**Document excerpt:**
Reputation: 3515
How can I return a variable (n) number of rows with FETCH FIRST (n) ROWS ONLY
in DB2 SQL..? This is for DB2/400 v7r3.
The documentation for FETCH
does clearly state it cannot be done, but I cannot imagine another way to do it...
...fetch-row-count must not contain a scalar-fullselect, a column reference, a table reference, a user-defined function reference, or a built-in scalar function...
...which I take as meaning it must be a constant such as "10"
, and cannot be a variable or column name, which unfortunately is exactly what I would like to do.

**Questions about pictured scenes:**
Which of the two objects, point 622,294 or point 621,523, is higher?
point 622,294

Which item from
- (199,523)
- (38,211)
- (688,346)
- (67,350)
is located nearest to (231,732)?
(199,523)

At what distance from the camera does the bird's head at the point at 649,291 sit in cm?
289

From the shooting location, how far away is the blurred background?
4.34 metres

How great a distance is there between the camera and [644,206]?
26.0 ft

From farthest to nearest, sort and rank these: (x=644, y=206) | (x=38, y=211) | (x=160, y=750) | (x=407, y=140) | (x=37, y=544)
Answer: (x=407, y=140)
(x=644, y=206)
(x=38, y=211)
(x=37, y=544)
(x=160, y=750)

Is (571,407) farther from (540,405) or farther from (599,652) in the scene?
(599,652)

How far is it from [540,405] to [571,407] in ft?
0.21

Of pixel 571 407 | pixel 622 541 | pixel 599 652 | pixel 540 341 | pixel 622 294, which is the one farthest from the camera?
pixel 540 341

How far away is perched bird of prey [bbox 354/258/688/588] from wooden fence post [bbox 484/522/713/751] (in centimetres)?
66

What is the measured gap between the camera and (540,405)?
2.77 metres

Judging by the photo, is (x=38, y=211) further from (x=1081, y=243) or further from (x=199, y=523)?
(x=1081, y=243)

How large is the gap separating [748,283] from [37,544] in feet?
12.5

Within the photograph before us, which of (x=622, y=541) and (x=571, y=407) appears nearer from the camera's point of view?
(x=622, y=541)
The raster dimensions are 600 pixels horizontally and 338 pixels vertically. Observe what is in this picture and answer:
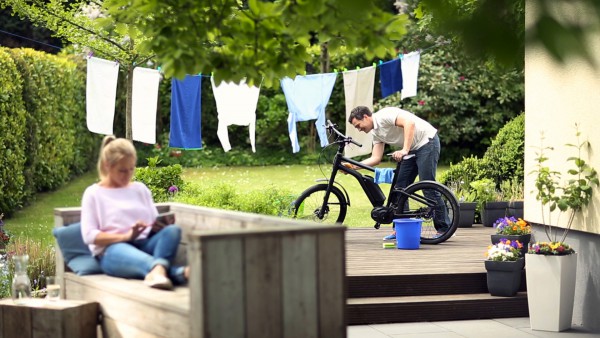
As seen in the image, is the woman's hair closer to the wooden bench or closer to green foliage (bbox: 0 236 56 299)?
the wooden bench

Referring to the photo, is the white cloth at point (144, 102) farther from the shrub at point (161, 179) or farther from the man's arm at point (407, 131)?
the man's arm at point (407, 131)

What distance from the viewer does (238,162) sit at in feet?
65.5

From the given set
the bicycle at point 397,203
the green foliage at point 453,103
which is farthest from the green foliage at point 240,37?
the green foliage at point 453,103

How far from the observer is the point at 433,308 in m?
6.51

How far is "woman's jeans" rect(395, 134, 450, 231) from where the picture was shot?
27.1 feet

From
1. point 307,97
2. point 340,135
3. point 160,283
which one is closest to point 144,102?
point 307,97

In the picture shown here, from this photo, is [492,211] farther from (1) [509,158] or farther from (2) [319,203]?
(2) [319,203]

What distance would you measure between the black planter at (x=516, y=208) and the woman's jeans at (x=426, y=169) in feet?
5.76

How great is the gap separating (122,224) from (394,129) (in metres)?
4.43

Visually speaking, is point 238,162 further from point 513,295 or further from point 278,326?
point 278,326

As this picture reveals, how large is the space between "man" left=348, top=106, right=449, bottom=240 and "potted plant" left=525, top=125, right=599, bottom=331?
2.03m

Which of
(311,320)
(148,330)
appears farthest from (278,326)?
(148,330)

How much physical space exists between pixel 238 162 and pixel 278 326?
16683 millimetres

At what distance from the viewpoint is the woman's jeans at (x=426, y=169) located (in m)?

**Your tasks:**
1/ According to the forum thread, which version of DB2 is the question about?
2/ Update the entries starting at the line containing "How great is" and ending at the line containing "16683 millimetres" so that "space" becomes "distance", leaving everything else unchanged. Provide only those lines.
The forum thread and the entries come from separate, unrelated sources.

**Outputs by task:**
1/ DB2/400 v7r3.

2/
How great is the gap separating (122,224) from (394,129) (in metres)?
4.43

Visually speaking, is point 238,162 further from point 513,295 or further from point 278,326?
point 278,326

As this picture reveals, how large is the distance between "man" left=348, top=106, right=449, bottom=240 and "potted plant" left=525, top=125, right=599, bottom=331?
2.03m

Which of
(311,320)
(148,330)
appears farthest from (278,326)?
(148,330)

How much physical distance exists between pixel 238 162 and pixel 278 326?
16683 millimetres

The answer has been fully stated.